Jacob Zuma-South African president
Not known for taking an active role in the with the people, let alone the poaching crisis, Zuma is a controversial president. He has spent 23 million taxpayer money on expansion of his own private residence.
His mention of poachers in his Feb address was “Our law enforcement agencies are working hard to arrest this scourge. We have reached agreements with China, Vietnam, Kenya, Mozambique and other countries to work together to stop this crime. We thank the business community and all South Africans who participate in the campaign to save rhino.”
Edna Molewa – South African Minister of Water and Environmental Affairs
Molewa was appointed by President Zuma in 2010. She represents the country on environmental affairs, including the issue of poaching. As an extension of Zuma’s government, her statements and efforts are at times questionable as well.
Molewa’s comment on legal trade- “Experts are working on structure to look at the stockpiles that we have and not bennefitting anybody, yet people are killing rhino for these horns that we have elsewhere. It’s a proposal moving towards possible trade.”
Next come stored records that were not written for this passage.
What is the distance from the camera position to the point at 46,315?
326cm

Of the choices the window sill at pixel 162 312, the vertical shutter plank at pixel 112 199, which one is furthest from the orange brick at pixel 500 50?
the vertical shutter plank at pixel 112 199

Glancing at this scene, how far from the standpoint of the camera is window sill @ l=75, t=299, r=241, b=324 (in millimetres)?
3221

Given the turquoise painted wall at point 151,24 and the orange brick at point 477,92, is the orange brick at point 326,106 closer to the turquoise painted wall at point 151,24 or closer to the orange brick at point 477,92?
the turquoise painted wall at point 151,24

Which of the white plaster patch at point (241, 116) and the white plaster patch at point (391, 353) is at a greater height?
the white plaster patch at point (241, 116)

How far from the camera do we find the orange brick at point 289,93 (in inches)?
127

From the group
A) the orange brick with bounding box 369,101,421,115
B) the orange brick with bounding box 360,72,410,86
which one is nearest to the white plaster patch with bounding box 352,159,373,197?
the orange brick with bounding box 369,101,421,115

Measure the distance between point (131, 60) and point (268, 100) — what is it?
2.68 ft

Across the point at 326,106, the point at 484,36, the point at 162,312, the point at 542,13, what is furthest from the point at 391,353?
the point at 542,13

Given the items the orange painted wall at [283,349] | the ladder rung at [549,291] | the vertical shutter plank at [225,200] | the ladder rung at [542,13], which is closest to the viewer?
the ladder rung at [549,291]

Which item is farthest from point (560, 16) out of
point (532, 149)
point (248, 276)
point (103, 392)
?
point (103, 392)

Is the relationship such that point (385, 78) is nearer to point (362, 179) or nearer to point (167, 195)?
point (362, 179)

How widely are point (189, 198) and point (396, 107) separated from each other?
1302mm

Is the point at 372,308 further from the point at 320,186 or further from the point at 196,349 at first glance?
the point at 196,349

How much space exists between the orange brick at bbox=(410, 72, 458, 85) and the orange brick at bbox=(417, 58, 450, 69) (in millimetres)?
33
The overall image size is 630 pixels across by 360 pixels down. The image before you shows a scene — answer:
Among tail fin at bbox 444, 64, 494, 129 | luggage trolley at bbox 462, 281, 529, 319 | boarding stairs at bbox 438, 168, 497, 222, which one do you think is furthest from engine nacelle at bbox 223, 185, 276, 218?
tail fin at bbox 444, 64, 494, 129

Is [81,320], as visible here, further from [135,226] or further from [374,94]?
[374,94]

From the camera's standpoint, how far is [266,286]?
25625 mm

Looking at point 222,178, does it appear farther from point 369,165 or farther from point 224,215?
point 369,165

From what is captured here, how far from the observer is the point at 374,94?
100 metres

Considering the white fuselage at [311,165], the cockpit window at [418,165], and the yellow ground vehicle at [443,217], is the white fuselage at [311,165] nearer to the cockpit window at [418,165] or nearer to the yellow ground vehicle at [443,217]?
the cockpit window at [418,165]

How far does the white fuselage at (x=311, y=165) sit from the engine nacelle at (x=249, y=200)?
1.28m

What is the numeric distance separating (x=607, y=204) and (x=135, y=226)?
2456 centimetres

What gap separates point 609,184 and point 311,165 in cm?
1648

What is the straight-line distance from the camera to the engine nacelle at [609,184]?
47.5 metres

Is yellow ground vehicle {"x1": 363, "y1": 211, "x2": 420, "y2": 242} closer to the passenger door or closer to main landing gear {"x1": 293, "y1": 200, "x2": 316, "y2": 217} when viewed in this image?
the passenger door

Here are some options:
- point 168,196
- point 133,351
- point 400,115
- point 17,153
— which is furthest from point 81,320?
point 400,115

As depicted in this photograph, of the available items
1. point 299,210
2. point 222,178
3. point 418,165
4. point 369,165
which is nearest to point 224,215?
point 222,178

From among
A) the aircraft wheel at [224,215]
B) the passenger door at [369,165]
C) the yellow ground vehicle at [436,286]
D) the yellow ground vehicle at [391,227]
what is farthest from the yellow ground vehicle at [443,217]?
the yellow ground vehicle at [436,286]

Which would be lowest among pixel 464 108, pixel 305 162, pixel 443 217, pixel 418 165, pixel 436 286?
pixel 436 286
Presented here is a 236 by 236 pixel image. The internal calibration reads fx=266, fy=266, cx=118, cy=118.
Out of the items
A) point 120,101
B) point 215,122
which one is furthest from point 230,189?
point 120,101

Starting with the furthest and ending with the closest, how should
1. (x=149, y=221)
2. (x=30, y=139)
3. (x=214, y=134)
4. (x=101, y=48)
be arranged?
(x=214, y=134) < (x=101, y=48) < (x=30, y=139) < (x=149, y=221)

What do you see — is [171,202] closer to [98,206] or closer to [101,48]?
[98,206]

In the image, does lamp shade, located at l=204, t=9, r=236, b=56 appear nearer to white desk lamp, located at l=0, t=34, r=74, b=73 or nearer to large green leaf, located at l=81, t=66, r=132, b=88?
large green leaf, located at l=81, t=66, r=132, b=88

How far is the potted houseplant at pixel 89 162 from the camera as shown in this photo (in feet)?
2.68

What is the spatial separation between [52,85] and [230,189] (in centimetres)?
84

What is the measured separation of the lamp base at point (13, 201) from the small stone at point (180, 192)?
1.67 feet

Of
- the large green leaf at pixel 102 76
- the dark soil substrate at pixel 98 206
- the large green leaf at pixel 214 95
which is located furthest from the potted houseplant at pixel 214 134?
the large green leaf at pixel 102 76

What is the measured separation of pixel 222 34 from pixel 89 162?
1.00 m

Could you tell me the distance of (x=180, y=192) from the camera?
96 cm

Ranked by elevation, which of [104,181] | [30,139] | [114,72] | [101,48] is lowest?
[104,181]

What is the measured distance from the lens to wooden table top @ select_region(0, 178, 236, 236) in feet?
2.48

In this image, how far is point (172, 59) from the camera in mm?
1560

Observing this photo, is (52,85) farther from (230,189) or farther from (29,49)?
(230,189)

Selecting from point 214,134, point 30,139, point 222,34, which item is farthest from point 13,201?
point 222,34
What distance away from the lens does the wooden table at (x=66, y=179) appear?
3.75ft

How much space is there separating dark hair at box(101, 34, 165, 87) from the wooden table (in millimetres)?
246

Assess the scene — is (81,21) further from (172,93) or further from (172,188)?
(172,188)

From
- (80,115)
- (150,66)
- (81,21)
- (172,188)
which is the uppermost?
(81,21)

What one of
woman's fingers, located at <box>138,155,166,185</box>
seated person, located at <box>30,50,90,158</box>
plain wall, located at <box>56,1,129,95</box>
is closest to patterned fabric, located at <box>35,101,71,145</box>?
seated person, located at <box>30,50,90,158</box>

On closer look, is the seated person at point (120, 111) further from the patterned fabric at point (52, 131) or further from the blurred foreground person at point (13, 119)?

Johan Jooste – Commanding Officer of Special Projects at SANParks
Jooste was introduced to head up anti-poaching efforts in Kruger in 2012. As a retired major-general, he has likened the poaching crisis to an “insurgency war”. He has implemented strategies including drone use, intelligence gathering and troop placement, being so bold as to state he will lessen poaching by 20%.
Jooste stated “We want ultimately to have more successes outside the park than in. Once poachers are inside the park, it’s too late… The ultimate victory of this war won’t be determined in the bush, but in the boardroom, in the courtroom.
CITES – the Convention on International Trade in Endangered Species of Fauna and Flora
CITES is an international agreement between governments that was created as a measure to protect endangered wildlife. It is voluntary, and does not supersede a countries own laws.
The countries who are part of the group meet once every 3 years to discuss the current situation for any given fauna or flora listed. Each species listed is given a rating of Appendix I , Appendix II or Appendix III depending on the need.
You may recognize this from one of the petitions circulating to ask CITES not to lift the ban on rhino horn trade.
SANParks – South African National Parks
SANParks manages a group of parks in SA, including Kruger National Park, which is the largest and oldest. They have been in existence for 110 years, trying to balance conservation and tourism.
Of course, Kruger is also the epicenter of the poaching war. With the majority of the world’s surviving rhino, they too are the area with the majority of the poaching incidents.
KWS – Kenya Wildlife Service
KWS was established in 1990 to conserve and manage Kenya’s wildlife. They manage the majority of parks and reserves in Kenya, with the Masai Mara being the one exception. They operate in differing branches of community, security (i.e. rangers) and veterinary.
They run several programs to help in conservation, including elephant and rhino projects.